### [Document extract]
"""

In addition, the record shows the children lived in an unsanitary environment. Dirty diapers
clogged the toilet in Mother’s apartment and were piled on the bathroom floor. See In re C.F.N.,
No. 04-15-00458-CV, 2015 WL 6507516, at *3 (Tex. App.—San Antonio Oct. 28, 2015, no pet.)
(mem. op.) (relying on evidence that the mother “lived in filthy, deplorable conditions with her
daughter” in affirming the trial court’s finding that termination was in the daughter’s best-interest).
Mother did not complete her parenting classes or any other court-ordered services. See In re S.B.,
207 S.W.3d 877, 888 (Tex. App.—Fort Worth 2006, no pet.) (holding a parent’s drug use, inability
to provide a stable home, and failure to comply with a service plan supports a finding that
termination is in the best interest of the child). The caseworker testified that the foster parents
were able to meet the children’s needs and were willing to adopt. See In re G.V., No. 14-02-00604-
CV, 2003 WL 21230176, at *5 (Tex. App.—Houston [14th Dist.] May 29, 2003, pet. denied)

"""

### [Given data]
"""

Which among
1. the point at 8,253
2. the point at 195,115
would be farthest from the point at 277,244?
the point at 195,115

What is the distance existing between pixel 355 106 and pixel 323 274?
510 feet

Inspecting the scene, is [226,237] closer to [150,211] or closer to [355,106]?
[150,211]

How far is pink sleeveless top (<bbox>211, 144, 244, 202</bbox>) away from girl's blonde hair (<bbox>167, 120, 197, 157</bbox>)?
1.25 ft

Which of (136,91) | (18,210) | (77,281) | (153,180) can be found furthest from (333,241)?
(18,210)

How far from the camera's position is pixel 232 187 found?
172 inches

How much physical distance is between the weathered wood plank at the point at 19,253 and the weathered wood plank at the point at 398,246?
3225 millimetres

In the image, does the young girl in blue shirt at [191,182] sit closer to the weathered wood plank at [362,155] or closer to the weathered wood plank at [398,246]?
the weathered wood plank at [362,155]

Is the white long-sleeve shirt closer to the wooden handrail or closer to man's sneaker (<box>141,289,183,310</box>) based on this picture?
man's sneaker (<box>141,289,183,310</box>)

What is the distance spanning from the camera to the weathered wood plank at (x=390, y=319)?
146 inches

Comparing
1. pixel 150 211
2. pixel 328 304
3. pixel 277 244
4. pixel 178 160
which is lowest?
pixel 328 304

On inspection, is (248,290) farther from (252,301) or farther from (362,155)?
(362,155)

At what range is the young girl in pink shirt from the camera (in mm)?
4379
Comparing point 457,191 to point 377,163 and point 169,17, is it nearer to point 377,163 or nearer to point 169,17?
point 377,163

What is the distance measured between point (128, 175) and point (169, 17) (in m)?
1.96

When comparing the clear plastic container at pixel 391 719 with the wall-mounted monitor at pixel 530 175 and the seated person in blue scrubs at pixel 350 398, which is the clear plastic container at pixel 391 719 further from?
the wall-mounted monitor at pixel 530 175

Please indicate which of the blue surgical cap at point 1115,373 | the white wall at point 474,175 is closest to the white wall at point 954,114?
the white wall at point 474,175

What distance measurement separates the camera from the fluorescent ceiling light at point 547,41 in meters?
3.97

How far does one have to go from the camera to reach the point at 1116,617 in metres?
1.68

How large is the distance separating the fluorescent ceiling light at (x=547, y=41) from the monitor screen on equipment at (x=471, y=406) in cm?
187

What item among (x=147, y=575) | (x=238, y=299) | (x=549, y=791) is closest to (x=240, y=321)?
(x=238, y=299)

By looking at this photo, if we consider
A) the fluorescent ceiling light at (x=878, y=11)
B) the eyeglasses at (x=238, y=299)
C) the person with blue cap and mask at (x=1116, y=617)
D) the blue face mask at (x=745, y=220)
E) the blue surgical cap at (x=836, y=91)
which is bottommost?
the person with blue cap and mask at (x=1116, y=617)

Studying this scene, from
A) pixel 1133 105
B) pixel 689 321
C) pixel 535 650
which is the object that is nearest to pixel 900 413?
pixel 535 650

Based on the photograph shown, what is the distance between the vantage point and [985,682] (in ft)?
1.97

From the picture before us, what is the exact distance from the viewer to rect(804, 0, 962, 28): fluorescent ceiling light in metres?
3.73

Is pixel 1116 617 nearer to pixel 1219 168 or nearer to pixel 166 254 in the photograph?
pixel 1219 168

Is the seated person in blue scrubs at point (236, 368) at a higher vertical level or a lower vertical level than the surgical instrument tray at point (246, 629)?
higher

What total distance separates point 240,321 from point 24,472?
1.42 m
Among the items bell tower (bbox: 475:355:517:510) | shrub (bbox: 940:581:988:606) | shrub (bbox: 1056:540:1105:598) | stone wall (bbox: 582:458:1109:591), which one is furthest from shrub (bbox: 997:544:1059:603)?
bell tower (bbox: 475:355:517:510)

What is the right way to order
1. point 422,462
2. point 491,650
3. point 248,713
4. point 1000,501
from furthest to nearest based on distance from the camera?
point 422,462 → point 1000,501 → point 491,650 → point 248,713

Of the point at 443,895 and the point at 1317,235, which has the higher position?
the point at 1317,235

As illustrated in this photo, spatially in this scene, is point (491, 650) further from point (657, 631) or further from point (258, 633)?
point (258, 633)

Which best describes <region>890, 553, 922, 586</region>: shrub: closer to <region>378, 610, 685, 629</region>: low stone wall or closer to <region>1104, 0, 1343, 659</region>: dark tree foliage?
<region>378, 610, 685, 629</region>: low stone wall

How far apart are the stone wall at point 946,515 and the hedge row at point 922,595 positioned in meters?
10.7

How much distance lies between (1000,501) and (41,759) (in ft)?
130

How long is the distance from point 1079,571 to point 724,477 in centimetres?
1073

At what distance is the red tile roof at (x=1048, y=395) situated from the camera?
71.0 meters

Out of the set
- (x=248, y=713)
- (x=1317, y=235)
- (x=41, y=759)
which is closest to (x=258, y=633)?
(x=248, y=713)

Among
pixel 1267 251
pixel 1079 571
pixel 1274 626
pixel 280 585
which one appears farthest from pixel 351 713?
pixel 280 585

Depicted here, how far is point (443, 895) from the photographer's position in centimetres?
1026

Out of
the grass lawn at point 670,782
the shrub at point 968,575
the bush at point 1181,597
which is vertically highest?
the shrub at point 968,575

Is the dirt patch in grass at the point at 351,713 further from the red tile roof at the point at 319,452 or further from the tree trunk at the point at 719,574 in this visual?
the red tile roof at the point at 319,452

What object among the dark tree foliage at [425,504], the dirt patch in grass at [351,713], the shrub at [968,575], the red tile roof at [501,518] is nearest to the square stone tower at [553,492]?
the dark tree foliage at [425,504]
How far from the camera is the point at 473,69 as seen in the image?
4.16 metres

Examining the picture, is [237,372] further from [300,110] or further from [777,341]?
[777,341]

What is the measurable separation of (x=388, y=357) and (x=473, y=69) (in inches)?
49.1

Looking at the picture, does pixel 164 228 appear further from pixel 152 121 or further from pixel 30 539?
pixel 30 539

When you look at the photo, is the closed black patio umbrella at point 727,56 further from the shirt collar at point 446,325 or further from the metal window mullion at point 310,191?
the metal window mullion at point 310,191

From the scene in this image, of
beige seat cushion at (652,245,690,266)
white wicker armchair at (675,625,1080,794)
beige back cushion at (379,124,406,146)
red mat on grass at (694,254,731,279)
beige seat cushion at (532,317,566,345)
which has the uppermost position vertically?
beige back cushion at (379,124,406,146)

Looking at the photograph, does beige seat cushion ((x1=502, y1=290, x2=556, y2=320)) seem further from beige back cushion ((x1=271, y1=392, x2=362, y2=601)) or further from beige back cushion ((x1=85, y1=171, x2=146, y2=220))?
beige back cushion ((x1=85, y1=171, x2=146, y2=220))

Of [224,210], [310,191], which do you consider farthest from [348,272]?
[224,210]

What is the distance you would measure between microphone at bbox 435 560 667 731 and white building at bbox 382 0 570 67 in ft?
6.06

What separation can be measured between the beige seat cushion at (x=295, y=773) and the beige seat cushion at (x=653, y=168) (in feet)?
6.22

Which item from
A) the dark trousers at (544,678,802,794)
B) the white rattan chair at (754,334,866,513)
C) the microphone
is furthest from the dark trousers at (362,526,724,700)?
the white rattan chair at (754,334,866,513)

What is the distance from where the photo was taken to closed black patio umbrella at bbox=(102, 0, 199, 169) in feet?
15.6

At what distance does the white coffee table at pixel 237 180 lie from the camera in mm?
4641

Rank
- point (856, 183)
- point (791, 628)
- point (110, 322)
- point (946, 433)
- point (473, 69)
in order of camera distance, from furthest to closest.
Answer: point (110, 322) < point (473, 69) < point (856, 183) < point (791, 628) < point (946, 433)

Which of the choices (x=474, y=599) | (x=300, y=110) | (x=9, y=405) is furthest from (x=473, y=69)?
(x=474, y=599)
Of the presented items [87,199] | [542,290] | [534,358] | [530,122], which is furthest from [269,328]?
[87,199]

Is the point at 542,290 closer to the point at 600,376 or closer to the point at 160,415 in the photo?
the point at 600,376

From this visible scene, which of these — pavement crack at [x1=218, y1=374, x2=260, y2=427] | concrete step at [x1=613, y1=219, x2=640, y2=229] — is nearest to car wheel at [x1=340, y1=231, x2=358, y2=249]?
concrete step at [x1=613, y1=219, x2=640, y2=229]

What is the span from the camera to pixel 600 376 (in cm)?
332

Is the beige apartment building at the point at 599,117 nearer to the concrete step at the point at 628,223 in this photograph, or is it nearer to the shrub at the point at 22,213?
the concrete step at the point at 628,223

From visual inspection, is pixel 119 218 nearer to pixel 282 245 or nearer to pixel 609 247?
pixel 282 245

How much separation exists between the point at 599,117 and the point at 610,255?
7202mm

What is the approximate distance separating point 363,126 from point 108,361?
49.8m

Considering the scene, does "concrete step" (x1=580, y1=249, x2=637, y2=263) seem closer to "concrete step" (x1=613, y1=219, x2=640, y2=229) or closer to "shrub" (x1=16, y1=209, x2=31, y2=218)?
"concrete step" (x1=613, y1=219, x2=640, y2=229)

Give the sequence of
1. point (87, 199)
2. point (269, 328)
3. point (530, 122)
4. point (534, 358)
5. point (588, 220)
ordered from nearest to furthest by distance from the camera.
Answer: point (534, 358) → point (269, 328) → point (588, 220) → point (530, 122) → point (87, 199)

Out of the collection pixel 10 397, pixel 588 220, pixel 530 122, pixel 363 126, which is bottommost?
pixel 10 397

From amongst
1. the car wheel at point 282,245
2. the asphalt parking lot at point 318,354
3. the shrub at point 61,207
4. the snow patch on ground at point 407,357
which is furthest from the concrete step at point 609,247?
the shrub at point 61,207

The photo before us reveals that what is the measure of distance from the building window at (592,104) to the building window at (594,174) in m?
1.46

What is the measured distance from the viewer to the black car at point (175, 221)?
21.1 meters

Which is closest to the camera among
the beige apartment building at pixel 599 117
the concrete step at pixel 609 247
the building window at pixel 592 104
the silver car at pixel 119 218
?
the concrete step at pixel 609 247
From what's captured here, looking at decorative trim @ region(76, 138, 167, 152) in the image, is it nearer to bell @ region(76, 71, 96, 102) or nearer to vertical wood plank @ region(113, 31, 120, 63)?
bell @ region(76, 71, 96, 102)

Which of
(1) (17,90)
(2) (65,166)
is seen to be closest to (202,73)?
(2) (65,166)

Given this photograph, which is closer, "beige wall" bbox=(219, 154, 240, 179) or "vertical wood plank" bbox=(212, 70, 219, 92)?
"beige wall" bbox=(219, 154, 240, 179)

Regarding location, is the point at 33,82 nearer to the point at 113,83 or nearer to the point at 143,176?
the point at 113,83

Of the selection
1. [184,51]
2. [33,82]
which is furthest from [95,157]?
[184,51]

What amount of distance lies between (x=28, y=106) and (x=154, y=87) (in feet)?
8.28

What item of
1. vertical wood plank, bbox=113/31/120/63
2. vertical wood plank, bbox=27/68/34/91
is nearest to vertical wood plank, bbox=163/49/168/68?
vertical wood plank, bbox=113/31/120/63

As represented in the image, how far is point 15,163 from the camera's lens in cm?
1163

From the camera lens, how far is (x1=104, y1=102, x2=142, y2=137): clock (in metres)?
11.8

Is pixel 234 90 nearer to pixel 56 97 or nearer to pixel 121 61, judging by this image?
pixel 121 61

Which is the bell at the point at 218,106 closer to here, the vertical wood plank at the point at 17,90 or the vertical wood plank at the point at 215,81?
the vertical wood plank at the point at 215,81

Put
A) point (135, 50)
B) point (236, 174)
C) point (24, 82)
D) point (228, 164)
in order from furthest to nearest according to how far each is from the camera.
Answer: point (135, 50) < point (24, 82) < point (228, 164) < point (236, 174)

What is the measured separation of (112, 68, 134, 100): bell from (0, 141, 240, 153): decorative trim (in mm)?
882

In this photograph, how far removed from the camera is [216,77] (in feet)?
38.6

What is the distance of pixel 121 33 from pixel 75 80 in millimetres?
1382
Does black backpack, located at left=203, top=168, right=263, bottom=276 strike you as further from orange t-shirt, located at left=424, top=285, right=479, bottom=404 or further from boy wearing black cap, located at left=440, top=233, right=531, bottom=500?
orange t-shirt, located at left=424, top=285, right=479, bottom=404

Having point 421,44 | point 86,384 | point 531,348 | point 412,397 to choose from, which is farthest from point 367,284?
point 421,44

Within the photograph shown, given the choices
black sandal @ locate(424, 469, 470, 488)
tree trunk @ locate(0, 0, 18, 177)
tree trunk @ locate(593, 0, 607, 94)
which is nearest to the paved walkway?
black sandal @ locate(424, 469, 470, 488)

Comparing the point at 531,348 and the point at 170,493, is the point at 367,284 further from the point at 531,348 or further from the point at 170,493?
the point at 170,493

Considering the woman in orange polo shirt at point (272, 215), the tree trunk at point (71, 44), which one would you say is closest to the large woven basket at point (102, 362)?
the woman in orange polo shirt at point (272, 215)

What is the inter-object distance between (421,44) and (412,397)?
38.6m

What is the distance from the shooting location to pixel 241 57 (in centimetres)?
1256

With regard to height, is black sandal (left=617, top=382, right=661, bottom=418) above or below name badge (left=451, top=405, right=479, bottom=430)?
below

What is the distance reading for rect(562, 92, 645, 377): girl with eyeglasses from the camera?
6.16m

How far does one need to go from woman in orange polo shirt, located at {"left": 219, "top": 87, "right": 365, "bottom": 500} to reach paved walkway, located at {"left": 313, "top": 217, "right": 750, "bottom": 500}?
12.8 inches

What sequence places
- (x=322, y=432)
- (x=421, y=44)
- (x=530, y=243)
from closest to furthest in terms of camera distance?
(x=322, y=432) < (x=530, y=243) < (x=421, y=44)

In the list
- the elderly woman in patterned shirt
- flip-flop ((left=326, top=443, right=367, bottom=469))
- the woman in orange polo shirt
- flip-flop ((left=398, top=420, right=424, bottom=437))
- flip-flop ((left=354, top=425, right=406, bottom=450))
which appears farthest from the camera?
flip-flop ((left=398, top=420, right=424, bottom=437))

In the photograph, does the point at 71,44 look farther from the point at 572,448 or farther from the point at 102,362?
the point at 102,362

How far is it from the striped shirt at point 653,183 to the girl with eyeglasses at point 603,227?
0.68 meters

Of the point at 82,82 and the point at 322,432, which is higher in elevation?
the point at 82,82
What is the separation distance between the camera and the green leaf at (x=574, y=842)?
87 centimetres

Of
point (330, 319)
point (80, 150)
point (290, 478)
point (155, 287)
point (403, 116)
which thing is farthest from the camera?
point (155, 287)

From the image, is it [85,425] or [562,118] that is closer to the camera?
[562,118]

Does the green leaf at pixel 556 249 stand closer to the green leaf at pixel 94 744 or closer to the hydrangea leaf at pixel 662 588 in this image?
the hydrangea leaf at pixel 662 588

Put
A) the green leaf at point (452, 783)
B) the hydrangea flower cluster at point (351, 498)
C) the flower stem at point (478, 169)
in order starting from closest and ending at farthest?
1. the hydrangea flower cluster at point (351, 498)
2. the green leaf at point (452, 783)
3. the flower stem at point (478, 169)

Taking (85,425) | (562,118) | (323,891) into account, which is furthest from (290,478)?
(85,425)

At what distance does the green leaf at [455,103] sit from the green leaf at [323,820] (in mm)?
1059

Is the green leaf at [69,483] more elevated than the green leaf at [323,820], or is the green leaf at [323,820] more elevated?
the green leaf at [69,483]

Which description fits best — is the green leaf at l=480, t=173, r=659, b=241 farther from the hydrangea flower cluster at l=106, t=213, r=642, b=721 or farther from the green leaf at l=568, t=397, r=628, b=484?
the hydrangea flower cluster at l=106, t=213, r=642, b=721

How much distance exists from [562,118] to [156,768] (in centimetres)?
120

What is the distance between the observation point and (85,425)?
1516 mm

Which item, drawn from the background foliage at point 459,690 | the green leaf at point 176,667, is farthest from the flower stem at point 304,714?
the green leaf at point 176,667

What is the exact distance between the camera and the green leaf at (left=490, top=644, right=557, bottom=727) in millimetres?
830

"""

### [Problem A]
Answer these from the parental-rights opinion excerpt:
(i) Besides clogging the toilet, where were the dirty diapers in Mother's apartment?
(ii) Which court and year are cited for In re S.B.?
(iii) Besides meeting the children's needs, what were the foster parents willing to do, according to the caseworker?
### [Problem B]
Continue the parental-rights opinion excerpt from the point where it stops.

### [Written reply A]
(i) Piled on the bathroom floor.
(ii) Tex. App.—Fort Worth, 2006.
(iii) Adopt the children.

### [Written reply B]
(mem. op.) (noting the stability a proposed placement promises “weigh[s] heavily in the court’s
finding that termination is in the best interest” of the child).
Having reviewed the record, we hold the evidence is legally and factually sufficient to
support the trial court’s finding that termination is in the children’s best interest.
CONCLUSION
The trial court’s order of termination is affirmed.